- Supreme Court of the United States

Argued April 23, 2019 Decided June 27, 2019
- Full case name: Gerald P. Mitchell, Petitioner v. Wisconsin
- Docket no.: 18-6210
- Citations: 588 U.S. 840 (more) 139 S. Ct. 2525; 204 L. Ed. 2d 1040

Case history
- Prior: State v. Mitchell, 2018 WI 84, 383 Wis. 2d 192, 914 N.W.2d 151 (2018); cert. granted, 139 S. Ct. 915 (2019).

Holding
- When a driver is unconscious and cannot be given a breath test, the exigent-circumstances doctrine generally permits a blood test without a warrant.^{[contradictory]}

Court membership
- Chief Justice John Roberts Associate Justices Clarence Thomas · Ruth Bader Ginsburg Stephen Breyer · Samuel Alito Sonia Sotomayor · Elena Kagan Neil Gorsuch · Brett Kavanaugh

Case opinions
- Plurality: Alito, joined by Roberts, Breyer, Kavanaugh
- Concurrence: Thomas (in judgment)
- Dissent: Sotomayor, joined by Ginsburg, Kagan
- Dissent: Gorsuch

= Mitchell v. Wisconsin =

Mitchell v. Wisconsin, 588 U.S. 840 (2019), is a United States Supreme Court case in which the Court held that, when a driver is unconscious and cannot be given a breath test, the exigent-circumstances doctrine generally permits a blood test without a warrant.

==Background==
In May 2013, Gerald Mitchell crashed his car near a lake in Sheboygan, Wisconsin. When police arrived, they used a breathalyzer to test his blood alcohol content. Mitchell registered a 0.24% BAC and was subsequently arrested for OWI. As police were driving him to the police station, he fell unconscious, so the officers changed plans and drove him to a local hospital to have his blood drawn intravenously. This test registered his BAC at 0.22%, and prosecutors formally charged Mitchell with violating several Wisconsin drunk driving laws.

===Lower court proceedings===
At the trial court, Mitchell made a motion to suppress the results of the hospital blood draw on the grounds that it was a warrantless search and thus unconstitutional under the Fourth Amendment.

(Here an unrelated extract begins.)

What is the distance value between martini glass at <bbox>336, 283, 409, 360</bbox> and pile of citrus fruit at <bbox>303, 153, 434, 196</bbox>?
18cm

The prosecutor argued that Wisconsin's state laws constitute implied consent to blood draws once someone begins driving a vehicle. Sheboygan County Judge Terence Bourke sided with the prosecutor, denying Mitchell's motion to suppress. A jury then convicted Mitchell of all charges.

Mitchell appealed his conviction to the state appellate court on the basis that the evidence gained from his blood draw should have been suppressed. The appellate court declined to hear the case, and instead certified two questions to the Wisconsin Supreme Court – whether the "implied consent" rule was constitutional, and whether a warrantless blood draw from an unconscious person was a violation of the Fourth Amendment.

In a 5–2 decision written by Chief Justice Roggensack, the Wisconsin Supreme Court upheld Mitchell's conviction, answering that the "implied consent" rule was constitutional, and thus the blood draw was permissible under the Fourth Amendment. Justice Kelly wrote a concurring opinion that was joined by Justice Rebecca Bradley. In it, he argued that the "implied consent" rule is unconstitutional, but that the exigent circumstances doctrine, along with United States Supreme Court precedent, allow for a warrantless blood draw from an unconscious driver who is suspected of being intoxicated. Justice Ann Walsh Bradley wrote a dissent joined by Justice Abrahamson, which argued that "implied consent" is not the same as actual consent, and that a blood draw is such an invasive type of search that exigent circumstances do not apply. Thus, nothing the officers did was constitutional, and the blood draw should have been thrown out as evidence.

==Supreme Court==
Mitchell applied for certiorari before the United States Supreme Court, which accepted the case to decide "[w]hether a statute authorizing a blood draw from an unconscious motorist provides an exception to the Fourth Amendment warrant requirement."

Oral argument was held on April 23, 2019.

On June 27, 2019, the Court announced its decision. In a plurality opinion written by Justice Samuel Alito and joined by Chief Justice Roberts and Justices Breyer and Kavanaugh, the United States Supreme Court reversed the judgement of the Wisconsin Supreme Court. Justice Thomas wrote an opinion concurring in the judgement. In opposition, Justice Sotomayor wrote a dissenting opinion that was joined by Justices Ginsburg and Kagan. Justice Gorsuch wrote a lone one-paragraph dissenting opinion, arguing that the Court did not properly decide the question presented. He said that he would have dismissed the case as improvidently granted.